Just wanted to give a shout-out for this amazing program. I would love to come, and unfortunately am not able to get away right now. But what a great idea.
Kudos to the Link for sponsoring, and you two for going! I hope you “sell out” and more!
One of your “fellow contributors,”
Main Event and Mauzone Merger Benefits Clients
I’m writing in response to the article that ran last week concerning the merger of Main Event and Mauzone (“Rivals Become Partners: Main Event and Mauzone Caterers Merge,” January 7, 2016). While I don’t know anything about what’s happening behind the scenes, I most definitely can attest to being a very happy customer, having recently used the caterer for a party. A few weeks before our event we were notified of the change, and I do admit I was nervous about what the change meant for us. Different chef? Different quality? No need for nerves. The food was fabulous, fresh and delicious. Eddie Iszo and his whole staff were a pleasure to work with, and we were truly able to be guests at our own simcha.

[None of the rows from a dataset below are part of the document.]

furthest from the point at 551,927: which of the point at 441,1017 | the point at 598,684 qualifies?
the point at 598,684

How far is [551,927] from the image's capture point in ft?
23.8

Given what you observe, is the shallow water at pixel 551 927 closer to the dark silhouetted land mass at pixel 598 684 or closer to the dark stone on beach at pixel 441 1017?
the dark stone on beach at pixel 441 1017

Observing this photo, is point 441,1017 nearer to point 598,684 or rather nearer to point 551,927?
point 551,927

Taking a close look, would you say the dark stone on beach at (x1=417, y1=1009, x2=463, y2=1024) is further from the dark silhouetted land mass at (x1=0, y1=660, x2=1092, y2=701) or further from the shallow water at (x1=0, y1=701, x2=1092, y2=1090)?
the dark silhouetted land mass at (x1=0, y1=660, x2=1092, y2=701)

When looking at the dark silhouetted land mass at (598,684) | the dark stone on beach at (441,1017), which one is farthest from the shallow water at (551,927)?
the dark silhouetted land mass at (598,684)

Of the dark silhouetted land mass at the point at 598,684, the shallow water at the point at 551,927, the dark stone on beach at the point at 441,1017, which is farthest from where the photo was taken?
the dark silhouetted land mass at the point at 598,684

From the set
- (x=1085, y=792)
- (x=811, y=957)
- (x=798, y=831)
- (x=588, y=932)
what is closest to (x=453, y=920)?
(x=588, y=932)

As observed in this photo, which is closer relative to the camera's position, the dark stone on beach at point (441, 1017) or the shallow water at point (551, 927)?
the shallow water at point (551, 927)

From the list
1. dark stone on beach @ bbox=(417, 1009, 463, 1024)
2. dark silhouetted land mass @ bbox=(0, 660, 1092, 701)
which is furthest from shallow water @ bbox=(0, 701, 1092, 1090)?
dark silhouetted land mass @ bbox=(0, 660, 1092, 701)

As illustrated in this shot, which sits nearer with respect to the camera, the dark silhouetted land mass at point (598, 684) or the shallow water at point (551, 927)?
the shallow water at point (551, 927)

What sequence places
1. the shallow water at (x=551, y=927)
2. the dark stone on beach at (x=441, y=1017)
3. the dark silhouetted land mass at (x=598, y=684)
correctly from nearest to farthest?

A Message From the International Beit Din
Except under extenuating circumstances, generally speaking, Halacha does not mandate that a beit din provide a reasoned opinion for its decision. A decision is composed of a rendition of the facts of a case and a ruling. Except for the batei din under the Rabbanut, Israel’s Chief Rabbinate and the network of rabbinical courts under the Eretz Hemdah-Gazit network in Israel, the overwhelmingly majority of rabbinical courts around the world follow this mesorah, tradition, of refraining from giving reasons for their rulings.
Due to the nature of some of our decisions and our desire to educate others, following in the mesorah of Maharach Ohr Zarua and Havot Yair, we have chosen to provide transparency for our decisions. Depending on the case, in certain situations we have written extensive decisions and others have been drafted in a brief fashion. A review of our decisions on our website will show that the length and style has differed from one decision to the next.
During the past few months, various individuals have communicated to the IBD endorsements as well as objections and/or requests for clarification and elaboration for our decision which deals with case no. 105 which appears on our website.
Please be advised that an extended discussion of this decision, which addresses the invalidation of a witness to a kiddushin, can be found on our website www.InternationalBeitDin.org., under the tab “IBD Decisions.”